- **Problem to solve**
Transcribe each of the following lines exactly as it appears, preserving its original wording, spelling, and language.

Data items

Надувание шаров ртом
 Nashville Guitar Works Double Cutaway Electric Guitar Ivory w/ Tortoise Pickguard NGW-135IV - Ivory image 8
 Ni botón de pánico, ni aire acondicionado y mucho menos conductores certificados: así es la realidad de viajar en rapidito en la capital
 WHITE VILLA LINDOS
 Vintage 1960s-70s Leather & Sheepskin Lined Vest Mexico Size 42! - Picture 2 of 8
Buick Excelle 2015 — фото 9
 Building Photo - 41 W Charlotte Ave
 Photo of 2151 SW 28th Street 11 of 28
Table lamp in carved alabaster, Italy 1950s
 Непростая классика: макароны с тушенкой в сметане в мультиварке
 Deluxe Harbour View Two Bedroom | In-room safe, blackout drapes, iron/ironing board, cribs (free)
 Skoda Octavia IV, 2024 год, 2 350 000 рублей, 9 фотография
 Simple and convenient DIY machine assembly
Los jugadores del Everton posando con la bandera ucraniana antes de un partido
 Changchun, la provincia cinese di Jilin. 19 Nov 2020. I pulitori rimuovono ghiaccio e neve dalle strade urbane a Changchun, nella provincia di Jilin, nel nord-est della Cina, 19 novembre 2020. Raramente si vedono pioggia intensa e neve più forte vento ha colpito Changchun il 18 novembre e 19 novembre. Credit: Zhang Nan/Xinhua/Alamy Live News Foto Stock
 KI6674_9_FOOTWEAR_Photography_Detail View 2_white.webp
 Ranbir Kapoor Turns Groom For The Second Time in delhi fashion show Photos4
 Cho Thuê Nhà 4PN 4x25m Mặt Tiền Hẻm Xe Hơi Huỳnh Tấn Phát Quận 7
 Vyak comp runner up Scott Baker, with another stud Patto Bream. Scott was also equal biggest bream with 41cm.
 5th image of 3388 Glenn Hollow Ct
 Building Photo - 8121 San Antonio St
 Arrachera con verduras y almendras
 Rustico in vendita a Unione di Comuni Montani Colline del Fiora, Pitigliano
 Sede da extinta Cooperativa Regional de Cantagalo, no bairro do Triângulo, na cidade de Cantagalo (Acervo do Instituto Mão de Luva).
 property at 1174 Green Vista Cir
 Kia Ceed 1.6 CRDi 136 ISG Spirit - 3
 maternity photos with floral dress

- **Reply**
Надувание шаров ртом
 Nashville Guitar Works Double Cutaway Electric Guitar Ivory w/ Tortoise Pickguard NGW-135IV - Ivory image 8
 Ni botón de pánico, ni aire acondicionado y mucho menos conductores certificados: así es la realidad de viajar en rapidito en la capital
 WHITE VILLA LINDOS
 Vintage 1960s-70s Leather & Sheepskin Lined Vest Mexico Size 42! - Picture 2 of 8
Buick Excelle 2015 — фото 9
 Building Photo - 41 W Charlotte Ave
 Photo of 2151 SW 28th Street 11 of 28
Table lamp in carved alabaster, Italy 1950s
 Непростая классика: макароны с тушенкой в сметане в мультиварке
 Deluxe Harbour View Two Bedroom | In-room safe, blackout drapes, iron/ironing board, cribs (free)
 Skoda Octavia IV, 2024 год, 2 350 000 рублей, 9 фотография
 Simple and convenient DIY machine assembly
Los jugadores del Everton posando con la bandera ucraniana antes de un partido
 Changchun, la provincia cinese di Jilin. 19 Nov 2020. I pulitori rimuovono ghiaccio e neve dalle strade urbane a Changchun, nella provincia di Jilin, nel nord-est della Cina, 19 novembre 2020. Raramente si vedono pioggia intensa e neve più forte vento ha colpito Changchun il 18 novembre e 19 novembre. Credit: Zhang Nan/Xinhua/Alamy Live News Foto Stock
 KI6674_9_FOOTWEAR_Photography_Detail View 2_white.webp
 Ranbir Kapoor Turns Groom For The Second Time in delhi fashion show Photos4
 Cho Thuê Nhà 4PN 4x25m Mặt Tiền Hẻm Xe Hơi Huỳnh Tấn Phát Quận 7
 Vyak comp runner up Scott Baker, with another stud Patto Bream. Scott was also equal biggest bream with 41cm.
 5th image of 3388 Glenn Hollow Ct
 Building Photo - 8121 San Antonio St
 Arrachera con verduras y almendras
 Rustico in vendita a Unione di Comuni Montani Colline del Fiora, Pitigliano
 Sede da extinta Cooperativa Regional de Cantagalo, no bairro do Triângulo, na cidade de Cantagalo (Acervo do Instituto Mão de Luva).
 property at 1174 Green Vista Cir
 Kia Ceed 1.6 CRDi 136 ISG Spirit - 3
 maternity photos with floral dress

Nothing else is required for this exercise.